For some of us it’s also about ensuring we have more than we can possibly eat in one go all the time, providing a reassuring ‘plenty’ to avoid the feeling of possible famine (or ‘running out’ or feeling we ‘just have to finish up that last little bit’).

And so it’s possible that this actually isn’t the best place to start for new Beyond Chocolaters – it’s certainly not the easiest place to start and it’s so far from our previous experiences as dieters, that it’s more likely to make us feel that we’ve ‘failed’.

If you reach this point, I suggest looking back at the other 9 principles on offer and choosing one of them instead to work with. Why not ensure yourself some success at the outset?

The 10 principles are intended to be used in conjunction with each other, in balance. So taking one out to over-focus on may well be counterproductive, particularly when you are just starting out. Be kind to yourself first and foremost.


  1. This really is fascinating - it has got me really thinking about what happens if you focus on just one principle.
    I think the first principle I focussed on was (as it probably is for many) Eat whatever you want. However I still managed to 'fall off the wagon' (see your previous blog!) as it isn't always possible to eat what you want. I really struggled with this - how can I follow this principle unless I live in a supermarket with a chef??!
    Over time I have come to realise that NONE of the principles will work completely independently, and NONE are possible to follow all the time... And I am now much happier and confident about my path.

    Thank you Gretel and please keep writing!

  2. Thank you, Violasophie! I'm glad that the blogs are helping you to work though the principles for yourself. Eat whatever you want is a very seductive principle for ex-dieters, but it is one to be approached with caution in isolation from the others. All 10 in balance is the ultimate aim, but working with one at a time can be beneficial and feel less swamping at first.

  3. It has taken me almost a year to get used to the "Eat whatever you want" principle.But now I have jars of chocolate in my kitchen hardly touched. That would never have happened before BC. I'm now working on the "Eat when you are hungry" principle. I'm really enjoying this one!! I'm enjoying my food so much more. I think my weight is starting to go down slightly but at the moment working through the principles & improving my relationship with food is more important. I'm loving the BC journey :-)

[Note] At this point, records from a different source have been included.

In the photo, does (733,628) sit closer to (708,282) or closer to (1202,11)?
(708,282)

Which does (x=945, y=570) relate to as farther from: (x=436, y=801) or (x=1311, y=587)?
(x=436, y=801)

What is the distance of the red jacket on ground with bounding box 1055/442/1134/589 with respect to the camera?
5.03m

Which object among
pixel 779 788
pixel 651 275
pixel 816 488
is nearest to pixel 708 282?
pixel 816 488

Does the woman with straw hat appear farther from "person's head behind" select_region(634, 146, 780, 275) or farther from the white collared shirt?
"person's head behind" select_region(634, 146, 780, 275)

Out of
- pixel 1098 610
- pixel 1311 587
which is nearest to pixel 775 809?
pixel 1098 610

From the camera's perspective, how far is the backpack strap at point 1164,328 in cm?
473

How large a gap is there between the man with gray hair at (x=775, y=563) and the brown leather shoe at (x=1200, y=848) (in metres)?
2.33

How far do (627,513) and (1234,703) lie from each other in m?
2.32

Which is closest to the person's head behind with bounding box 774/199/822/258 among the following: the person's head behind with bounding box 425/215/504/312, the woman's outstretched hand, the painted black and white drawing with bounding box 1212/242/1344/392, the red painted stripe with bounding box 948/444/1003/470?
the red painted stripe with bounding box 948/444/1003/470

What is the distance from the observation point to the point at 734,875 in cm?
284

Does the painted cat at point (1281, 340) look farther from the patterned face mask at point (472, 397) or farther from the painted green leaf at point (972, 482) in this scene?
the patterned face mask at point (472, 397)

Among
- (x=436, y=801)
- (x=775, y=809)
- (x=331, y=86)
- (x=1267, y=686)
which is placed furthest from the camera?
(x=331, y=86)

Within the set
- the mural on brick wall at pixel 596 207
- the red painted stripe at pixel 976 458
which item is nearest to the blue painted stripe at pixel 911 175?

  4. Excellent work, Tracy and thanks for sharing this with us. I think it can take time for us to work through these principles and sometimes we can be impatient and give up too soon. Diets often promise results in a seemingly impossible short amount of time and we expect Beyond Chocolate to have similar time frames, but for something to work properly, it's worth taking the time over, as you are discovering.